The weirdest Twin Peaks twist ever – after all these years, David Lynch puts the old band back together for a reunion that does a lot more than live up to the original. He populates this hallucinatory small town with faces both fresh and familiar – Kyle McLachlan and Laura Dern, Sherilyn Fenn and Naomi Watts, Harry Dean Stanton and Amanda Seyfried (even a few actors who’ve died since filming their scenes: R.I.P, Log Lady), along with some of the moral heft of Mulholland Drive. When Audrey Horne’s sleazebag uncle Jerry gets asked the question at the heart of the whole series – “Who is Laura Palmer?” – he sighs, “Oh, that, my dear, is a very long story.” But it’s a story that kept growing long after Lynch thought he was finished telling it. So a TV experiment that got wrapped in plastic in 1991 after just two seasons – unwatched, unnoticed, unmourned – lives again, just because it touched an audience passionate enough to goad the auteur into responding. Nothing like Twin Peaks: The Return has ever happened before.

Play video

‘Veep’ (HBO)

“This election is going down like Eleanor Roosevelt at Dinah Shore Weekend.” Preach on, Selina Meyer. Veep is set in an alternate-timeline version of the American political scene that by now has started to look infinitely less fucked up than the real one. Julia Louis Dreyfus brings the bile as an ex-President scrounging around for some new gig, whether that’s literature – “I’ve got a White House book that’s hotter than Nancy Reagan’s Guide to Cocksucking” – or the Supreme Court. (Richard: “The Judiciary Committee would like to see everything you’ve ever written about abortion.” Selina: “I could give them my actual abortion if I could find it lying around here somewhere.”) But she can’t shake off all the horrible cronies she’s collected in Washington, from Timothy Simons’ Congressman Jonah Ryan to Dan Bakkedahl’s Roger Furlong.
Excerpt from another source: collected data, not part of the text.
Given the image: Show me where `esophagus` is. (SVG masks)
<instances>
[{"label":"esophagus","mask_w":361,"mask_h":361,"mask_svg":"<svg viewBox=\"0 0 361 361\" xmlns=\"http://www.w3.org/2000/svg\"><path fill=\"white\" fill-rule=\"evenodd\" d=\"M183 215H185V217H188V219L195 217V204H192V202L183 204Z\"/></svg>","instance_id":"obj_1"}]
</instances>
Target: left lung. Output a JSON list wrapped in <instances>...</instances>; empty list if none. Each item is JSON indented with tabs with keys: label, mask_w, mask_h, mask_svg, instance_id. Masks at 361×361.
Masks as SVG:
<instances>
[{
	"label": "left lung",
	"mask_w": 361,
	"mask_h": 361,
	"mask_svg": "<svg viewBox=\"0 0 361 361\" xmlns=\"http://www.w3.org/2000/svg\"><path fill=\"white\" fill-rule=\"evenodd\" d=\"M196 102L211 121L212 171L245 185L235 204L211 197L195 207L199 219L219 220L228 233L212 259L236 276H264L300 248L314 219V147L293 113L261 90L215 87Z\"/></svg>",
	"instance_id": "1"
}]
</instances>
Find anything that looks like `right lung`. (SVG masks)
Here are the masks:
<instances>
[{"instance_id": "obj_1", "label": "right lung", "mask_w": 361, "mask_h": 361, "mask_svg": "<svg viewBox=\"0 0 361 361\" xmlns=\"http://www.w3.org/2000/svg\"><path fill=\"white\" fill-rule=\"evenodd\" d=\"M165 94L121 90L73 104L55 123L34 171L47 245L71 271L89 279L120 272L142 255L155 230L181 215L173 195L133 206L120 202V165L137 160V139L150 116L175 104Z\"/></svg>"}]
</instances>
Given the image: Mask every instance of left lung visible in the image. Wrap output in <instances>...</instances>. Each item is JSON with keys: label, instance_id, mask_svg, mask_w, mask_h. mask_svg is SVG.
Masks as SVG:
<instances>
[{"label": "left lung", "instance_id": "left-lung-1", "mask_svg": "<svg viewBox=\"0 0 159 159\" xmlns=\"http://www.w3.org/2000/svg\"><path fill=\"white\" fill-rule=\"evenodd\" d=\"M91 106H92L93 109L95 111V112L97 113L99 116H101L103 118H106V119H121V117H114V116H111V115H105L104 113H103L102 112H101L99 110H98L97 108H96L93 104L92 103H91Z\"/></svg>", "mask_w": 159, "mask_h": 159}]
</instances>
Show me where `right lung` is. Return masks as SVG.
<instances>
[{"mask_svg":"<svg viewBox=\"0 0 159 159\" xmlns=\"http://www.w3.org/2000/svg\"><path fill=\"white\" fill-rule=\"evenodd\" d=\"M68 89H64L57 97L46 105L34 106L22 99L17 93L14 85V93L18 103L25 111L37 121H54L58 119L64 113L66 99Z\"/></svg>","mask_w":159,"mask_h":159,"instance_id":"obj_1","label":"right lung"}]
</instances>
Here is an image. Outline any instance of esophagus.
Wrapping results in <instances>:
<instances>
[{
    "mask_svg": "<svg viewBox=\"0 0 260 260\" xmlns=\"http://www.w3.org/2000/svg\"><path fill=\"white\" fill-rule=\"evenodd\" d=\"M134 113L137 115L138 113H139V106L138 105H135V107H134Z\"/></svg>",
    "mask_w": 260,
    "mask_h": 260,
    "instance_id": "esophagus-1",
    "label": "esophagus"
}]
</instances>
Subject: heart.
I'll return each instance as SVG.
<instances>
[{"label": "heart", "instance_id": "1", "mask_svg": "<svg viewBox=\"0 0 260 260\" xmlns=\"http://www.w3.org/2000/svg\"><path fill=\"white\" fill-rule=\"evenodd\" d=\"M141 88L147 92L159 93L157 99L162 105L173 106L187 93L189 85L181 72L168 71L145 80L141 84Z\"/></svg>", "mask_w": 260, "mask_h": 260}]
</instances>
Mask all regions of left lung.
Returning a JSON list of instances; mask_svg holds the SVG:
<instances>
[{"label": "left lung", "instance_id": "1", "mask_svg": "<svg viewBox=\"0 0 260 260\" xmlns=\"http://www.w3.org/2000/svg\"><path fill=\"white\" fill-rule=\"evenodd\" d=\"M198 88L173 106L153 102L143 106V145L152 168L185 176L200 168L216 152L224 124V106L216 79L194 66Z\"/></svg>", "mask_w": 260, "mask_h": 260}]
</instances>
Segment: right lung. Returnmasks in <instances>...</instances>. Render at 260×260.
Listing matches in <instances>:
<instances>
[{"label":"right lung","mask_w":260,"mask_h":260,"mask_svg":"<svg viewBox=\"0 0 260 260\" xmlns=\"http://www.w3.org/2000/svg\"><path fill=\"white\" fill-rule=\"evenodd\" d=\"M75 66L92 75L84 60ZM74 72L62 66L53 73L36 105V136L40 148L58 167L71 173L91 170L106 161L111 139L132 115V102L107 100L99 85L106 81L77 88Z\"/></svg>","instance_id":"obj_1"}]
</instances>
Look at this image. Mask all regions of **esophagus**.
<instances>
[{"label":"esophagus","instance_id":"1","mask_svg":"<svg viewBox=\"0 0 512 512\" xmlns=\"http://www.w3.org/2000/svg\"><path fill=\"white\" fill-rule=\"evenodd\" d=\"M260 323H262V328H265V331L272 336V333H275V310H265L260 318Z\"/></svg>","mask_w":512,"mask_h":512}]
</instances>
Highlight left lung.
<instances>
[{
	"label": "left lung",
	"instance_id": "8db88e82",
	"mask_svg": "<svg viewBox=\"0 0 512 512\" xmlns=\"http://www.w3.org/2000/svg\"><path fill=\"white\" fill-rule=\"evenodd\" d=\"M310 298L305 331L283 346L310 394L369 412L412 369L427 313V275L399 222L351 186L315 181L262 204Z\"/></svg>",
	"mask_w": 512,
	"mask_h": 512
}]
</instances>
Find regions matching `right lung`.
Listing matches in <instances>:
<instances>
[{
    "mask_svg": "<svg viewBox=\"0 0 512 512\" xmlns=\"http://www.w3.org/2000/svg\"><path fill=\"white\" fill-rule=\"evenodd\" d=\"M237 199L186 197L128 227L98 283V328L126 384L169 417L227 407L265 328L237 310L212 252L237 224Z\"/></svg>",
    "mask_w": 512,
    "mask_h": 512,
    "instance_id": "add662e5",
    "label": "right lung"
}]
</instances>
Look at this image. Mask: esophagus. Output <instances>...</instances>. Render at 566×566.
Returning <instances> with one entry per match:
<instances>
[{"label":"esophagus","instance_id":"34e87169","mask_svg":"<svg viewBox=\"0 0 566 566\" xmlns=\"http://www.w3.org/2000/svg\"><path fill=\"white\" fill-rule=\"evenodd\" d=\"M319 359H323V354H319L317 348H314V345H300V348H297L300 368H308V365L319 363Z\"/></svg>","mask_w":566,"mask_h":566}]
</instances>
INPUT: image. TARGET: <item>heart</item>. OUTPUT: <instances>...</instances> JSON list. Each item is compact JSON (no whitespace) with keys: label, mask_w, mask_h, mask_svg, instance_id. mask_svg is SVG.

As always, Kevin Dunn’s Ben is the most bitter and hilarious asshole here, grousing about his corporate-consultant gig at Uber: “a bunch of dumb-ass millennials too lazy to learn how to drive drunk.”

Play video

‘The Young Pope’ (HBO)

Let us proclaim the mystery of faith. Jude Law is bizarrely brilliant as Pope Pius XIII, the young thug of Pontiffs, ranting at his Vatican underlings for not knowing who Daft Punk are or supplying him with Cherry Coke Zero for breakfast. He was raised in a New York City orphanage by Diane Keaton – she finally gets to play a bad-ass nun, all these years after asking Al Pacino “Would you like me better if I were a nun?” in The Godfather. Now he’s dazzling the faithful in St. Peter’s Square – his theology might be a little “reads Summa Contra Gentiles once,” but he’s sure got style. In the hands of Italian auteur Paolo Sorrentino, The Young Pope is a lavishly ridiculous pageant that plays as both a goth Catholic kinkfest and a mobbed-up game of thrones. Even when this pontiff goes to confession, he plays psychological war games until the priest runs out of the room in tears. (Hey, who doesn’t made that kind of confession?) Long live the Pope!